Print every row on this page word for word, omitting the pictures.

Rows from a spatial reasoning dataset
-----

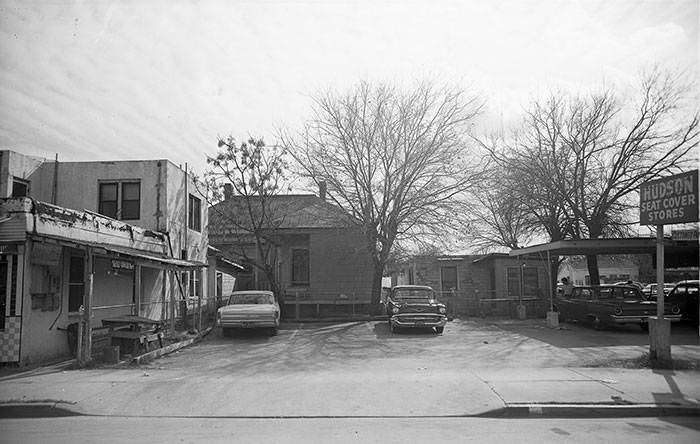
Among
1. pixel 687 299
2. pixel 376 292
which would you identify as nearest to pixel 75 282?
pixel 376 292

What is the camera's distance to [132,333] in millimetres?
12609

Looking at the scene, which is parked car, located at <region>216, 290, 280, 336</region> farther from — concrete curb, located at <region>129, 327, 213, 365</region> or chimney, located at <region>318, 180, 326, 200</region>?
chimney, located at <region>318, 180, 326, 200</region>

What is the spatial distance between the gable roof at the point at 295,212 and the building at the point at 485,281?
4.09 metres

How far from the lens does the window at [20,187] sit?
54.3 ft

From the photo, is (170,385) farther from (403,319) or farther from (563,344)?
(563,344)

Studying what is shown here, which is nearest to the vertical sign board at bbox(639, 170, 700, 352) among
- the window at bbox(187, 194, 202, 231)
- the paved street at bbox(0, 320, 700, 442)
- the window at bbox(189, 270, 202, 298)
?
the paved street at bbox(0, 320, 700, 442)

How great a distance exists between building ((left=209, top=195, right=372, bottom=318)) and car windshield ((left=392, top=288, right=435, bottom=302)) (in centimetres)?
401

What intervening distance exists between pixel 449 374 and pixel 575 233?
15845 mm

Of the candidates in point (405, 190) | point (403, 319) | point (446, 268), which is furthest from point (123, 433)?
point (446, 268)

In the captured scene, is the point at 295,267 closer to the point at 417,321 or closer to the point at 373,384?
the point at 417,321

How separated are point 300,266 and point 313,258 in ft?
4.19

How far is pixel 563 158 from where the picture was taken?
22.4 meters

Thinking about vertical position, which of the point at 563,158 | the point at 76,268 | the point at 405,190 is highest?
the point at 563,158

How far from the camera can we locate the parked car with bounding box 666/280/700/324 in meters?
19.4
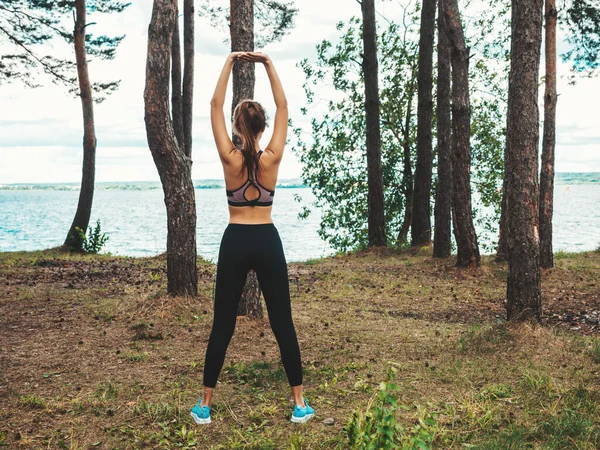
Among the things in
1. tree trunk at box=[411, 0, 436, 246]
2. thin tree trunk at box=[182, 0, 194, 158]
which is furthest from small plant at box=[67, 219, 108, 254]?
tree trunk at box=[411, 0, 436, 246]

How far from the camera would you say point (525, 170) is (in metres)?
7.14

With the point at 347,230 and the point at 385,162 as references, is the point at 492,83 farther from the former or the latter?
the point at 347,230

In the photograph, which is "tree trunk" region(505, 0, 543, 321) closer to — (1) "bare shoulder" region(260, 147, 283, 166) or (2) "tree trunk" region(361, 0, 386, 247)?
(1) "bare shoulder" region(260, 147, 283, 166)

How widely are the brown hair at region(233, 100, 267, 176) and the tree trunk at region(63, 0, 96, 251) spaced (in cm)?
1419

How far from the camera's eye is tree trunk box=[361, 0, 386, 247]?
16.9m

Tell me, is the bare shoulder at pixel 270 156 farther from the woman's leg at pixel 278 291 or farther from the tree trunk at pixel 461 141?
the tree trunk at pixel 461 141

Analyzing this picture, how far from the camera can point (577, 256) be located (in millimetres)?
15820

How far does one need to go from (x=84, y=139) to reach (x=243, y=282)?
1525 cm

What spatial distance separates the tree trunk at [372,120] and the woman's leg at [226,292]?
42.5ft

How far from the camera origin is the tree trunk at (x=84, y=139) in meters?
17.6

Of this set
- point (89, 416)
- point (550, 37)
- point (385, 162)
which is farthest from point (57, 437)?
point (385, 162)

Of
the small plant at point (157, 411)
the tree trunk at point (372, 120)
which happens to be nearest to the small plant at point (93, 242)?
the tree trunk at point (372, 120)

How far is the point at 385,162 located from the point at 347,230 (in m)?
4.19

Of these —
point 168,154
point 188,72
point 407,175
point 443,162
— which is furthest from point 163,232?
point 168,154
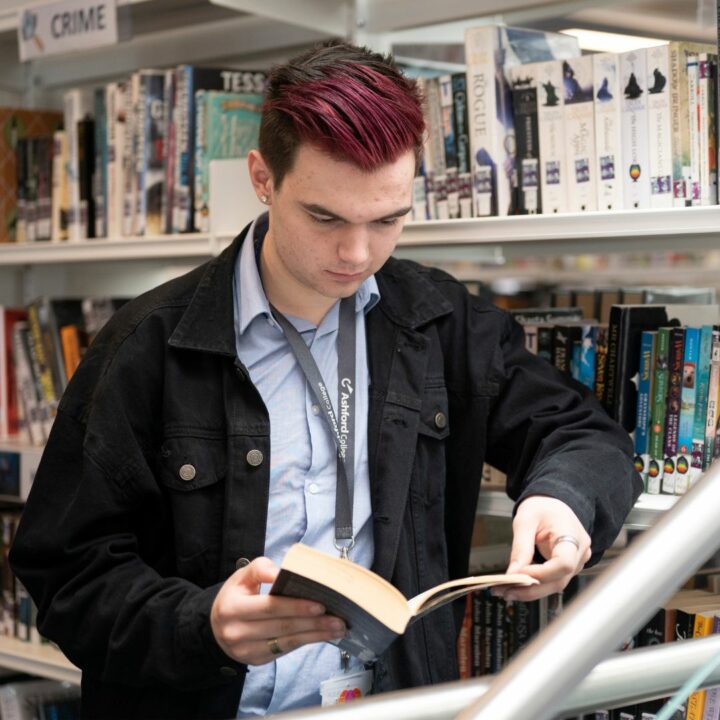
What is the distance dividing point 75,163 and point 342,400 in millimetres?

-----

__Result__
Among
1. pixel 687 299
2. pixel 376 292
which would you identify as nearest to pixel 75 282?
pixel 376 292

What is the camera's distance to [132,333] in millimetres?
12609

Looking at the scene, which is parked car, located at <region>216, 290, 280, 336</region> farther from — concrete curb, located at <region>129, 327, 213, 365</region> or chimney, located at <region>318, 180, 326, 200</region>?
chimney, located at <region>318, 180, 326, 200</region>

What is the spatial distance between the gable roof at the point at 295,212 and the building at the point at 485,281?
4.09 metres

How far from the lens does the window at [20,187] sit?
54.3 ft

From the photo, is (170,385) farther from (403,319) or farther from (563,344)?
(563,344)

Studying what is shown here, which is nearest to the vertical sign board at bbox(639, 170, 700, 352) among
- the window at bbox(187, 194, 202, 231)
- the paved street at bbox(0, 320, 700, 442)
- the window at bbox(189, 270, 202, 298)
?
the paved street at bbox(0, 320, 700, 442)

How great a distance exists between building ((left=209, top=195, right=372, bottom=318)) and car windshield ((left=392, top=288, right=435, bottom=302)) (in centimetres)?
401

What intervening distance exists between pixel 449 374 and pixel 575 233?
15845 mm

Of the candidates in point (405, 190) | point (403, 319) | point (446, 268), which is furthest from point (123, 433)?
point (446, 268)

In the captured scene, is the point at 295,267 closer to the point at 417,321 or closer to the point at 373,384?
the point at 417,321

How separated are point 300,266 and point 313,258 in ft?
4.19

How far is pixel 563 158 from where the picture was taken?
22.4 meters

Thinking about vertical position, which of the point at 563,158 | the point at 76,268 | the point at 405,190 is highest?
the point at 563,158

How far from the camera can we locate the parked car with bounding box 666/280/700/324 in meters?
19.4
Among the things in
1. tree trunk at box=[411, 0, 436, 246]
2. thin tree trunk at box=[182, 0, 194, 158]
which is furthest from small plant at box=[67, 219, 108, 254]?
tree trunk at box=[411, 0, 436, 246]

How far from the camera would you say point (525, 170) is (in metres)?
7.14

With the point at 347,230 and the point at 385,162 as references, is the point at 492,83 farther from the former or the latter?
the point at 347,230

In the photograph, which is "tree trunk" region(505, 0, 543, 321) closer to — (1) "bare shoulder" region(260, 147, 283, 166) or (2) "tree trunk" region(361, 0, 386, 247)?
(1) "bare shoulder" region(260, 147, 283, 166)

How widely are the brown hair at region(233, 100, 267, 176) and the tree trunk at region(63, 0, 96, 251) spaced (in cm)?
1419

How far from the camera's eye is tree trunk box=[361, 0, 386, 247]?
16.9m

Tell me, is the bare shoulder at pixel 270 156 farther from the woman's leg at pixel 278 291 or farther from the tree trunk at pixel 461 141?
the tree trunk at pixel 461 141

Analyzing this picture, how far from the camera can point (577, 256) be located (in millimetres)?
15820

How far does one need to go from (x=84, y=139) to reach (x=243, y=282)?
1525 cm

What spatial distance separates the tree trunk at [372,120] and the woman's leg at [226,292]?
42.5ft

How far from the camera origin is the tree trunk at (x=84, y=139) in meters?
17.6

Of this set
- point (89, 416)
- point (550, 37)
- point (385, 162)
which is farthest from point (57, 437)?
point (385, 162)

Of
the small plant at point (157, 411)
the tree trunk at point (372, 120)
which happens to be nearest to the small plant at point (93, 242)?
the tree trunk at point (372, 120)

How far is the point at 385,162 located from the point at 347,230 (in m)?
4.19

Of these —
point 168,154
point 188,72
point 407,175
point 443,162
— which is furthest from point 163,232?
point 168,154
What is the distance dividing point 75,163 and point 342,400 in millimetres?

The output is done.